**Atividade 1**:
Traduza para inglês a frase do texto sobre Little Orphan Annie "A personagem principal deambula, abandonada por um mundo corrupto, em histórias episódicas e independentes."
**Atividade 2**:
Segundo o texto sobre Little Orphan Annie, em que data e em que jornal foi publicada a primeira tira?
**Atividade 3**:
Prolongue o texto sobre Little Orphan Annie a partir do ponto em que termina.

**Texto do documento**:
Pelo ano em que o Gato Felix surge como tira semanal, em 1924, vindo da figura de cartoon de animação, de Pat Sullivan, de 1919, que o disputa com o seu desenhador  Otto Messmer, torna-se quase um sucessor, pelo sucesso, em comic do seu mais paradoxal antepassado, Crazy Cat, nascido em 1911 como comic pela mão de George Herriman, emerge, nas tiras de cartoon, uma figura que fará o género inflectir em novas ressonâncias temáticas Little Ophna Annie de Harold Gray, com o subtítulo de série, “ou as desventuras de uma órfã”.

Primeira strip, publicada em 5 de agosto de 1924 no jornal Daily News, de New York.

As aventuras de Little Orphan Annie eram contadas num estilo, que, em termos genéricos poderia ser comparada com a novela picaresca, com pinceladas de ambiência gótica e a presença de muitas situações melodramáticas. A personagem principal deambula, abandonada por um mundo corrupto, em histórias episódicas e independentes. No primeiro ano da publicação, aparecem as personagens que se manterão como recorrentes comparsas coadjuvantes: “Daddy” Warbucks e o cão, Sandy. Os vilões, opositores ou mesmo adversários, manifestam-se desde esse primeiro momento, mas apenas se manterá mais longamente Madame Warbucks, esposa do “Daddy”, cuja adversidade é mais motivada pelos ciúmes do afecto que o marido dedica à órfã do que propriamente por maldade ou desumanidade, como serão muitos dos outros casos.

**Entradas listadas**:
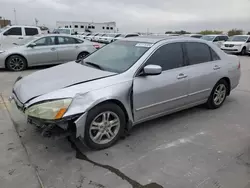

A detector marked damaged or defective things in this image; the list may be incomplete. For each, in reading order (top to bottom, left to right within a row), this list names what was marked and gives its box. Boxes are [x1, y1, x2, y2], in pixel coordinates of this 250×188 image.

cracked headlight [25, 99, 72, 119]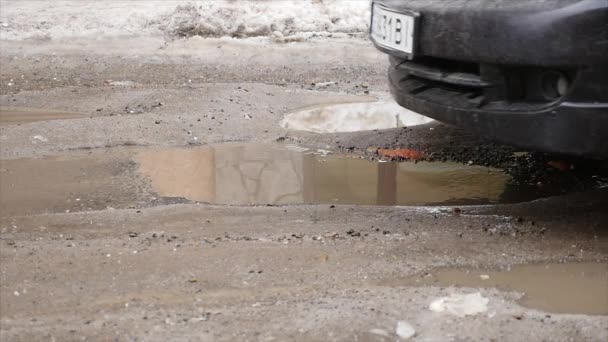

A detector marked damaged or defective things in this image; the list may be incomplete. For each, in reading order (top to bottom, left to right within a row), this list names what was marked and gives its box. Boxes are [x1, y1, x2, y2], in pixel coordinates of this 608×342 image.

muddy pothole [280, 99, 432, 133]
muddy pothole [394, 262, 608, 316]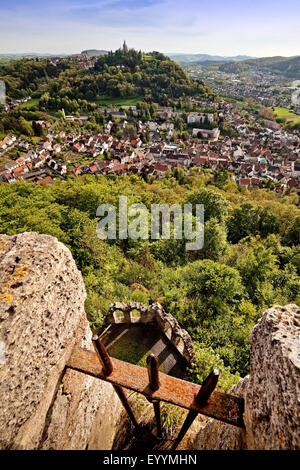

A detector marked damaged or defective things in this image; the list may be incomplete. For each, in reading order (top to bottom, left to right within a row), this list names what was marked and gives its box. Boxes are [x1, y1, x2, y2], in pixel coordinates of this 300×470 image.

rusty metal railing [65, 336, 244, 450]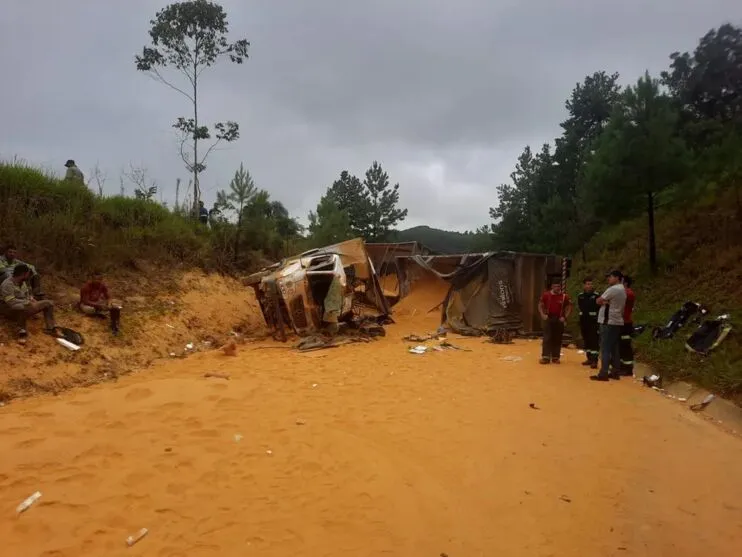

**Resposta 1**:
The main character wanders, abandoned by a corrupt world, in episodic and independent stories.

**Resposta 2**:
A 5 de agosto de 1924, no jornal Daily News, de New York.

**Resposta 3**:
A história começa em um orfanato pobre como os das histórias de Charles Dickens, com Annie submetida a frequentes maus-tratos causados por uma matrona pouco dada a generosidades e mais entregue a prazeres sádicos escondidos sob a aparência da virtude. Um dia, uma senhora rica mas caprichosa e narcísica, Madame Warbucks por razões várias, vê Annie e a leva para sua mansão. O marido da mulher desenvolve imediatamente uma afeição paternal por Annie e pede à menina que o trate “papá” (“Daddy”). Para infelicidade de Annie, o seu pai adoptivo passa longos períodos fora, viajando a negócios, e a menina fica desprotegida, sofrendo a agressividade da esposa enciumada que acaba devolvendo-a ao orfanato.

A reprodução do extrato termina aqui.